Sunday, February 19, 2012
Featured: Four Tales For Hard Times
Sister of the Road: the Autobiography of Boxcar Bertha
Another raging slab of real American history you're not likely to find in the textbooks. It's a window into a wildly under-appreciated dropout culture that gets left out of the stultifying fairytales that pass for history books—a much more rowdy and messily interesting tradition than the guardians of propriety, steeped in those other great American traditions of Puritanism and hypocrisy, let on.
Hobo jungles, bughouses, whorehouses, Chicago's Main Stem, IWW meeting halls, skid rows, and open freight cars—these were the haunts of the free thinking and free loving Bertha Thompson. This vivid autobiography recounts one hell of a rugged woman's hard-living depression-era saga of misadventures with pimps, hopheads, murderers, yeggs, wobblies, and anarchists.
######
* _Short problem_:
Using the post about Boxcar Bertha's autobiography, explain in one to three sentences why the post says this history is unlikely to appear in textbooks. The records play no part in this work.

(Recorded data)
######
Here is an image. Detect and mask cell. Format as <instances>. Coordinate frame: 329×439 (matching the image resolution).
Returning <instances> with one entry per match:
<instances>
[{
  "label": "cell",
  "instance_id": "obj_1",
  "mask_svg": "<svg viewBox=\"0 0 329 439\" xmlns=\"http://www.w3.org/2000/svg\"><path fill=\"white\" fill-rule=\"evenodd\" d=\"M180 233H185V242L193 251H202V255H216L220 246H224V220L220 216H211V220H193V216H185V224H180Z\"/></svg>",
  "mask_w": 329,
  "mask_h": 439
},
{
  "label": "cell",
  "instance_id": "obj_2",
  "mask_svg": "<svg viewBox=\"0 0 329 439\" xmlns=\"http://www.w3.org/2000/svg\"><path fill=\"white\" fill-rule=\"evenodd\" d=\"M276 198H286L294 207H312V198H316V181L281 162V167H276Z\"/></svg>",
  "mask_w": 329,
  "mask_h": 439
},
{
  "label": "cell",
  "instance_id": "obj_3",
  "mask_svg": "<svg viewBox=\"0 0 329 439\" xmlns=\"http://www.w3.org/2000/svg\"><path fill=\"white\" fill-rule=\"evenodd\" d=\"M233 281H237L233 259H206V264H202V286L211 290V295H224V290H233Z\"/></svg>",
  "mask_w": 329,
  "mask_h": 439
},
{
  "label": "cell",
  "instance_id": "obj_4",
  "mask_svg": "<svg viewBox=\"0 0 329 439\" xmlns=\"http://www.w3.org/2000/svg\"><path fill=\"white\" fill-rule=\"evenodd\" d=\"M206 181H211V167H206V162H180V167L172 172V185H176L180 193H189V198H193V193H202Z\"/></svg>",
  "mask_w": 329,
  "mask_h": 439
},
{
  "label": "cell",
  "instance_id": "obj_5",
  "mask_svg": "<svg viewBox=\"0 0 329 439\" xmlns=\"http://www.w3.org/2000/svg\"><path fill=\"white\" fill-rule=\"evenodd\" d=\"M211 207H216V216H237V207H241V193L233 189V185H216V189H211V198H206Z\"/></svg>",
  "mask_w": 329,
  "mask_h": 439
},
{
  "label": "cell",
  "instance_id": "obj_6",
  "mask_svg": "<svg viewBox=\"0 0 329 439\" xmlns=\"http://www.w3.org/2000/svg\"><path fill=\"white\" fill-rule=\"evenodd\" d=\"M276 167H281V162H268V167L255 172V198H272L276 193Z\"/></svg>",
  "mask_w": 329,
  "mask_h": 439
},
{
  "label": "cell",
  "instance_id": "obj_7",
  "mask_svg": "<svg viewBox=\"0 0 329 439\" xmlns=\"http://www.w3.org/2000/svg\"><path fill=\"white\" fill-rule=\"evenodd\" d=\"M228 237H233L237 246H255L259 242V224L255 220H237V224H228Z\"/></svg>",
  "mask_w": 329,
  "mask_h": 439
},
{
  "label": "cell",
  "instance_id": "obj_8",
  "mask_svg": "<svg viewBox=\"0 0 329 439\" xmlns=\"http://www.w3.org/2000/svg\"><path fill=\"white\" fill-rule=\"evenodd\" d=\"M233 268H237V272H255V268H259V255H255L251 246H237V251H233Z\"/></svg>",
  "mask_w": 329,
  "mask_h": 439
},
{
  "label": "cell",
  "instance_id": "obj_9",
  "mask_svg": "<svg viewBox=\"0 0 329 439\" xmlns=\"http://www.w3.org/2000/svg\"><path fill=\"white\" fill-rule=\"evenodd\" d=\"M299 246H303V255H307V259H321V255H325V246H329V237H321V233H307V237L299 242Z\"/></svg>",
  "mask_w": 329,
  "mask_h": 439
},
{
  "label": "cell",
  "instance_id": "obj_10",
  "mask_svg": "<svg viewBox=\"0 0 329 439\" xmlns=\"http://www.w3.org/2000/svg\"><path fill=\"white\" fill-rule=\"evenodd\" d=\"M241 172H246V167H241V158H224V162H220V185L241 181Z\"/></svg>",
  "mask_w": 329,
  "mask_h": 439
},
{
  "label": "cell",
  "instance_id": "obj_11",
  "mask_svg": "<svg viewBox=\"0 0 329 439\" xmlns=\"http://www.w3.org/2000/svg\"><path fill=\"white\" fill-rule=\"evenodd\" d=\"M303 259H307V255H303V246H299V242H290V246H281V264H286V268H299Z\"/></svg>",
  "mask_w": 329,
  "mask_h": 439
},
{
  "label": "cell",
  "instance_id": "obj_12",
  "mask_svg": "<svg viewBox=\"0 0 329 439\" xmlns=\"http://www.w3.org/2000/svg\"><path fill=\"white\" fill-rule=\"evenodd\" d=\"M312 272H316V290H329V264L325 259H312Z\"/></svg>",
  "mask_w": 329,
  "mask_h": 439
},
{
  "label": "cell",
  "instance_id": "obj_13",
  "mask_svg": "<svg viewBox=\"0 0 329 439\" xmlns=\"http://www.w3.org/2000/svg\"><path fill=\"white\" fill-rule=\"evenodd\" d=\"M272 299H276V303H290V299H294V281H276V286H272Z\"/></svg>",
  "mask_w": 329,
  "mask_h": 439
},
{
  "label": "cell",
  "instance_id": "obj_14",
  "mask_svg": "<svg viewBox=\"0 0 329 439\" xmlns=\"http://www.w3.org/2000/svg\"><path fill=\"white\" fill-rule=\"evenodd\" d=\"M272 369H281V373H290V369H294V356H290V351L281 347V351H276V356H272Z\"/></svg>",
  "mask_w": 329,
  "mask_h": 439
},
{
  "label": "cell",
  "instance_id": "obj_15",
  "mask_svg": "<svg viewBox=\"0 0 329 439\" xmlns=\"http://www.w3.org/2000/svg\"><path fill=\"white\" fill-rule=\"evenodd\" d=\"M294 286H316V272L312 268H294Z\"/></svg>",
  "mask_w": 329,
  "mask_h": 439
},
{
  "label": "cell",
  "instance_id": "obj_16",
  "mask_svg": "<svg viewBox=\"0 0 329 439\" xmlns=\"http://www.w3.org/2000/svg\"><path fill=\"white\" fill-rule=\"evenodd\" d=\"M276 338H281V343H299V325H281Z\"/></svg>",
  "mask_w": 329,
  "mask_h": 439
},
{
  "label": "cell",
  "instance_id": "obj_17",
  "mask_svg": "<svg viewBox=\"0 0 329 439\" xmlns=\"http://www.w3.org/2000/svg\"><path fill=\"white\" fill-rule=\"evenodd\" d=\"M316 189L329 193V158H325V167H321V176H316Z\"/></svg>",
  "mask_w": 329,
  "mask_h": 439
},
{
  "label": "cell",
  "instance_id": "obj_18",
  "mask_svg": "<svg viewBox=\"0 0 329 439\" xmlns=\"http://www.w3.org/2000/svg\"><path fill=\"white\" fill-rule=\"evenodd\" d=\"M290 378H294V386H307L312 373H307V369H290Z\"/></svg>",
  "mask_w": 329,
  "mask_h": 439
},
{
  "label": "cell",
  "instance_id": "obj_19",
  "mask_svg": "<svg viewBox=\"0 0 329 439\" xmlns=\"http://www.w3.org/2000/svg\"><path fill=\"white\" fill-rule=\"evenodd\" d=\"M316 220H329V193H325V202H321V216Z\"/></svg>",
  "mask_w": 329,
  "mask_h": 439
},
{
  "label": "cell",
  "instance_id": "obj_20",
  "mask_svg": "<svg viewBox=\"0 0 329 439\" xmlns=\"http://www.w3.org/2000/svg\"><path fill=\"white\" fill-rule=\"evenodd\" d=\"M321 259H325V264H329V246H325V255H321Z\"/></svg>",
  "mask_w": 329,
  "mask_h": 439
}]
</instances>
######
* _Task response_:
The book opens onto an under-appreciated dropout culture that is left out of history books, which the post calls stultifying fairytales. That tradition was far rowdier and messier than the guardians of propriety, steeped in Puritanism and hypocrisy, let on.